Reproduce word for word everything in the background section below, from "FACTUAL AND PROCEDURAL" down to "self-represented prison inmate.".

Start of TEXT

FACTUAL AND PROCEDURAL BACKGROUND

Husband moved to set aside the judgment on the ground it was void on its face. He contended the judgment was void because wife failed to serve and file mandatory financial disclosure forms pursuant to Family Code sections 2104, 2105, and 2106. As a result, he contended the trial court was without jurisdiction to enter the judgment. In support of the motion, husband also asserted the judgment should be set aside because it was entered based on fraud, the trial court "stripped" him of his parental rights without explanation, and the trial court permitted him to appear at trial only by declaration.

All further statutory references are to the Family Code unless otherwise indicated.

Husband is, and was at the time of trial, a self-represented prison inmate.

The trial court denied the motion. It found husband had not provided competent, admissible evidence supporting the claim that wife had not served the required disclosures; the trial court had found at trial that there was no property to be divided, so there was good cause to waive such disclosures; and husband knew or should have known of the failure to disclose and any fraud issues prior to trial, so the motion as to those issues was time barred. As to the claims regarding parental rights and participation at trial, the trial court concluded those issues were raised and decided in the prior appeal from the judgment. Husband appeals from the denial of the motion to set aside the judgment.

End of TEXT
Start of RECORDS PROVIDED

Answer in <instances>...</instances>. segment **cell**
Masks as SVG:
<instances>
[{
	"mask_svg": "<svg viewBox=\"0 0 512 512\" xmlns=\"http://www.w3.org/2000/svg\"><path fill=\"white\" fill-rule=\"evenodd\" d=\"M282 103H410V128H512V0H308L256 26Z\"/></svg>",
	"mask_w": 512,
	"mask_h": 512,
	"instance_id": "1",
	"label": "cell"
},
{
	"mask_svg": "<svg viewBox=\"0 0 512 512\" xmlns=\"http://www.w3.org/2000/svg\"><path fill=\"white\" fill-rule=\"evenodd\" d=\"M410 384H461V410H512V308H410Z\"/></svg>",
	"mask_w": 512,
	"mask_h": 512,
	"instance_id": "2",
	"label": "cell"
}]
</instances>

End of RECORDS PROVIDED
Start of RECORDS PROVIDED

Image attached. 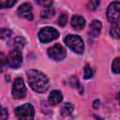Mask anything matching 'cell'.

End of RECORDS PROVIDED
Start of RECORDS PROVIDED

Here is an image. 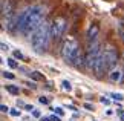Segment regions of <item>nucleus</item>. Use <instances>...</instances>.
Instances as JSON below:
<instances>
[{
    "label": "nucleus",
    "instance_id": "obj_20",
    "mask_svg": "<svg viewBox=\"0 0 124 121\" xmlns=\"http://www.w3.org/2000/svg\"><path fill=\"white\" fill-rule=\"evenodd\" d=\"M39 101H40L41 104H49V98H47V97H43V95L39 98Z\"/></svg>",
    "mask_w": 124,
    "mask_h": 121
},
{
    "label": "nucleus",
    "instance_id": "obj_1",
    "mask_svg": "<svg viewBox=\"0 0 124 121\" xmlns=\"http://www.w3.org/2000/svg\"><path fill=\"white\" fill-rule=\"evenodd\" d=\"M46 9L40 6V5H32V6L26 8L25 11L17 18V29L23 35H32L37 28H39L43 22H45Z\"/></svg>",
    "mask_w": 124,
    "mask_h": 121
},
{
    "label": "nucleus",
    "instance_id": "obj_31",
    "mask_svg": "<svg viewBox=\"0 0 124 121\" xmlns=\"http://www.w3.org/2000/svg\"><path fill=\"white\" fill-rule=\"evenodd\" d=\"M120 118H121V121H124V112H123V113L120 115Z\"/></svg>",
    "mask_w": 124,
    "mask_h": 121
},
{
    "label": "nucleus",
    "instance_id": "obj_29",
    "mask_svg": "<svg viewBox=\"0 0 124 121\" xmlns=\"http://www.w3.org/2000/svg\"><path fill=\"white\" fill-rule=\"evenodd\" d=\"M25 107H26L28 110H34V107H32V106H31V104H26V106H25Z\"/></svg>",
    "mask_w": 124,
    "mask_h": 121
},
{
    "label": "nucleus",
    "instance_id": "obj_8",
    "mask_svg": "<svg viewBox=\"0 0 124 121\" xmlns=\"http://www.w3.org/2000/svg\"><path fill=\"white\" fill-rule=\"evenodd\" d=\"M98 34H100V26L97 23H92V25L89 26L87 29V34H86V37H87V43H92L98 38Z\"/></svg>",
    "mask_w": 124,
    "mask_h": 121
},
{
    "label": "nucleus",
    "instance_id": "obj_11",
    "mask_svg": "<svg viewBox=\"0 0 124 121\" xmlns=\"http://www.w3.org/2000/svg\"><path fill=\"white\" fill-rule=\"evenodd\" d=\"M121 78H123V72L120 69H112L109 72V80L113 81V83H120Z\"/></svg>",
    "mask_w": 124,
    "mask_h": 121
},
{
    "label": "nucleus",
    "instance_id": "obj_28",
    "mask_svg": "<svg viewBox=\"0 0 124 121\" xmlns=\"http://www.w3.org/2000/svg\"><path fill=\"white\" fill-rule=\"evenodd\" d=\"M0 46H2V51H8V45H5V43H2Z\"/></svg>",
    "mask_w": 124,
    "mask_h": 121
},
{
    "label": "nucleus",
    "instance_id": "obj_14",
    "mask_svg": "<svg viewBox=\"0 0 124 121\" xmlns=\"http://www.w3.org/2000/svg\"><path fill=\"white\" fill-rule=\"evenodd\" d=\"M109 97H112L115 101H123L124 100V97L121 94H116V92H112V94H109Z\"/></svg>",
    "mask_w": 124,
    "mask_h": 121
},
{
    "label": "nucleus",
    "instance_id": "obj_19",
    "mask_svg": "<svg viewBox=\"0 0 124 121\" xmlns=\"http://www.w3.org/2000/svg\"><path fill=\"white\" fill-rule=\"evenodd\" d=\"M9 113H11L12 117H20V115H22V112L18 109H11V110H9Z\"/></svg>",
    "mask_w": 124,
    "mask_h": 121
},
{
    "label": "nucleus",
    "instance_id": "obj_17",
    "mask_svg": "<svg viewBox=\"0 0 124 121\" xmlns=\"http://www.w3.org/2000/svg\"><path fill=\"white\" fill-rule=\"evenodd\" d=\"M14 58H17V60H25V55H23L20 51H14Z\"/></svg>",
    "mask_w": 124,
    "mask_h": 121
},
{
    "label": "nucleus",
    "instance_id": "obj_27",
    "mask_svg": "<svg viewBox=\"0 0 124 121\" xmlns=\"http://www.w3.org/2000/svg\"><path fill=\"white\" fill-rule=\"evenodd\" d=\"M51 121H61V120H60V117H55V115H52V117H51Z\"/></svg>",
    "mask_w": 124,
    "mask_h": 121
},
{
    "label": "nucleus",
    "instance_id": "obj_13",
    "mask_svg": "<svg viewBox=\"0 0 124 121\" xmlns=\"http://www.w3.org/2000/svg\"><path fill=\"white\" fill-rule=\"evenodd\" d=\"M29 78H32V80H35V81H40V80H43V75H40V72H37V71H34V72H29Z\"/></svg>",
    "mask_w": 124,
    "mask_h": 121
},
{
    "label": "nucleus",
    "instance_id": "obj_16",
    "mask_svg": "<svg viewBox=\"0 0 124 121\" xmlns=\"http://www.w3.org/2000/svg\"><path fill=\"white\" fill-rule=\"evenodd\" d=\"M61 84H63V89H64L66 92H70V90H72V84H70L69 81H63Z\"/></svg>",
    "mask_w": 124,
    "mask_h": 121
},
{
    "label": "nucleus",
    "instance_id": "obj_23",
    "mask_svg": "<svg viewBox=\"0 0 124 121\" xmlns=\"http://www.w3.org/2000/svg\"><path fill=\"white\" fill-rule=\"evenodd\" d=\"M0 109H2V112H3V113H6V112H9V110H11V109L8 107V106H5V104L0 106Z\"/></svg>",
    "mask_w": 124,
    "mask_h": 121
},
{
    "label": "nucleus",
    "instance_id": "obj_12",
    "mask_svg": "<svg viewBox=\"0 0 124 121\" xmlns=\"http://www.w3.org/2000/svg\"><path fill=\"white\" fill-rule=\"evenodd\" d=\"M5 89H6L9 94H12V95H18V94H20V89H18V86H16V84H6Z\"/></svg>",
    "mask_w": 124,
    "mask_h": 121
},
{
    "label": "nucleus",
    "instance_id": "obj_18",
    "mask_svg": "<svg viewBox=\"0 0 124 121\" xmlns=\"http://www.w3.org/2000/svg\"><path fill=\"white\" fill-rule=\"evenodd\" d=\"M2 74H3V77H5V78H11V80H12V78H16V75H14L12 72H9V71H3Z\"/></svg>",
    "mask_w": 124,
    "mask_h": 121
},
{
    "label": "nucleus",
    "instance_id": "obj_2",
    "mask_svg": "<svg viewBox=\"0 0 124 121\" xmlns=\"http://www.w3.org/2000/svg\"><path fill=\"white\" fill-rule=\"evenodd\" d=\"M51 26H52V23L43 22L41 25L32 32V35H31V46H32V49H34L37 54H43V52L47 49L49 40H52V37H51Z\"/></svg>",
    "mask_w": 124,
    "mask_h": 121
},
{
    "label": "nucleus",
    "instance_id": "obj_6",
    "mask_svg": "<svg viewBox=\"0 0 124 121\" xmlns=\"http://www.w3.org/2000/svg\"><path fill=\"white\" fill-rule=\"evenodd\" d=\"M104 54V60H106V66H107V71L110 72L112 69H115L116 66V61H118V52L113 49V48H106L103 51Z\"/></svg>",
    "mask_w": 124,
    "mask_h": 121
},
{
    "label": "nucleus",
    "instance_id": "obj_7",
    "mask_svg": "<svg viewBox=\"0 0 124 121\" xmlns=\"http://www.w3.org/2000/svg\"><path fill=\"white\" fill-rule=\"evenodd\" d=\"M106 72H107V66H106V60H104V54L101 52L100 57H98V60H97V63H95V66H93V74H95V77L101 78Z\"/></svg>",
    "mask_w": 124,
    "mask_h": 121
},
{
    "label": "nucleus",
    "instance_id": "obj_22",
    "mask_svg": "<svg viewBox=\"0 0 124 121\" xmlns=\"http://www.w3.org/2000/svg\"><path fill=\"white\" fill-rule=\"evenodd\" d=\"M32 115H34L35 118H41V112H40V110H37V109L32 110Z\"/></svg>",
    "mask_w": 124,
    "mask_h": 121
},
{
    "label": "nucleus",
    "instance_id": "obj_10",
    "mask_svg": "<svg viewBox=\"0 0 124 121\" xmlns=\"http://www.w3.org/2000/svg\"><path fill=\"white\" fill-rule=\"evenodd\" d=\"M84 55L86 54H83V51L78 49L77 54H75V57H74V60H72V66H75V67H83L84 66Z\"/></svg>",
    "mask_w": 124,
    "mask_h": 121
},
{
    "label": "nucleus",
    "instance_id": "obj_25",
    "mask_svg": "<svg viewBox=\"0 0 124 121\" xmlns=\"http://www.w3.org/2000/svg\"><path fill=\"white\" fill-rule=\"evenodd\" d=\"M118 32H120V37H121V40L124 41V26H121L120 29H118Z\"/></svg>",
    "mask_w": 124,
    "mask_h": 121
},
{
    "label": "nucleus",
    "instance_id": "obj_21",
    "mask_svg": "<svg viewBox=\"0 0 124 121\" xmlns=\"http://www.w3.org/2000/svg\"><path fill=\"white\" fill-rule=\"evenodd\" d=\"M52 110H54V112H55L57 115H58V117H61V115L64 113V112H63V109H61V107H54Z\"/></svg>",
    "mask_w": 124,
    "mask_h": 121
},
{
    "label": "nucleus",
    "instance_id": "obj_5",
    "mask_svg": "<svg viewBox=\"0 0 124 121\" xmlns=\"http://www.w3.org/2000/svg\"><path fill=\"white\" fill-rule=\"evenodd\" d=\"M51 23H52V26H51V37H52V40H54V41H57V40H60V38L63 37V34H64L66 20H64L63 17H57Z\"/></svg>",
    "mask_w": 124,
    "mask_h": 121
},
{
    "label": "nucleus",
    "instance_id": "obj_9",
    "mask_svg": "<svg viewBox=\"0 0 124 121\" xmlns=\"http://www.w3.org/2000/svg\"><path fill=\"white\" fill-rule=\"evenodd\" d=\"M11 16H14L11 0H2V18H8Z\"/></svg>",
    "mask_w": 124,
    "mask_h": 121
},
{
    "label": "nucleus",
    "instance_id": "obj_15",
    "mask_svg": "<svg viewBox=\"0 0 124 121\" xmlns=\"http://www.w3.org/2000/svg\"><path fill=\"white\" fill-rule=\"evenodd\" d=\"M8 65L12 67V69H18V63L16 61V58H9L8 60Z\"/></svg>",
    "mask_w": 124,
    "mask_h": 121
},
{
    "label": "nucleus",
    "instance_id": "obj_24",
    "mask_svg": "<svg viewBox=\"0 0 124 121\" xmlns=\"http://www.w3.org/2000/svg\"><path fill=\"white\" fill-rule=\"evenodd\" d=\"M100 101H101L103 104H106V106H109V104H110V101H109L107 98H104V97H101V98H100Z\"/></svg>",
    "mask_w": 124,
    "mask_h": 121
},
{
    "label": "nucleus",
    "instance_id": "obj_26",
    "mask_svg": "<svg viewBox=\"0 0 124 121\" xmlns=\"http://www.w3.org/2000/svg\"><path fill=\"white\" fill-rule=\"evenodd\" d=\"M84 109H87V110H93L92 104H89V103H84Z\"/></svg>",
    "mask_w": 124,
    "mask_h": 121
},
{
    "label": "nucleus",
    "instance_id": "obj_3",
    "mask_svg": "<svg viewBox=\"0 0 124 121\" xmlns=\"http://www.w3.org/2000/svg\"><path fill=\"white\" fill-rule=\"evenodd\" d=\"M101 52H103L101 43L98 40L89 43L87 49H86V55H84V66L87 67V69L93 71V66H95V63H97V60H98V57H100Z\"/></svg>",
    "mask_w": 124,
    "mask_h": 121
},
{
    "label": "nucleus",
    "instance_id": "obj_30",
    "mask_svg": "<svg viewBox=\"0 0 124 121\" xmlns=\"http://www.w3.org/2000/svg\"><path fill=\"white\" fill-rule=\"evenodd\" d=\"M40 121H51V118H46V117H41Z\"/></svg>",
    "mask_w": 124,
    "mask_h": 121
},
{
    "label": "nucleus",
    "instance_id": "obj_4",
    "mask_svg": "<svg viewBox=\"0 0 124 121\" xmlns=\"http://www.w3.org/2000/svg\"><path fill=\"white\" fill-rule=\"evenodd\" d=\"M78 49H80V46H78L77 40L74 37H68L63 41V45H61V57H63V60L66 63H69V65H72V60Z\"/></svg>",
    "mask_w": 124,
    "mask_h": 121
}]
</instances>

End of RECORDS PROVIDED

* RESULT FOR THIS TASK
FACTUAL AND PROCEDURAL BACKGROUND

Husband moved to set aside the judgment on the ground it was void on its face. He contended the judgment was void because wife failed to serve and file mandatory financial disclosure forms pursuant to Family Code sections 2104, 2105, and 2106. As a result, he contended the trial court was without jurisdiction to enter the judgment. In support of the motion, husband also asserted the judgment should be set aside because it was entered based on fraud, the trial court "stripped" him of his parental rights without explanation, and the trial court permitted him to appear at trial only by declaration.

All further statutory references are to the Family Code unless otherwise indicated.

Husband is, and was at the time of trial, a self-represented prison inmate.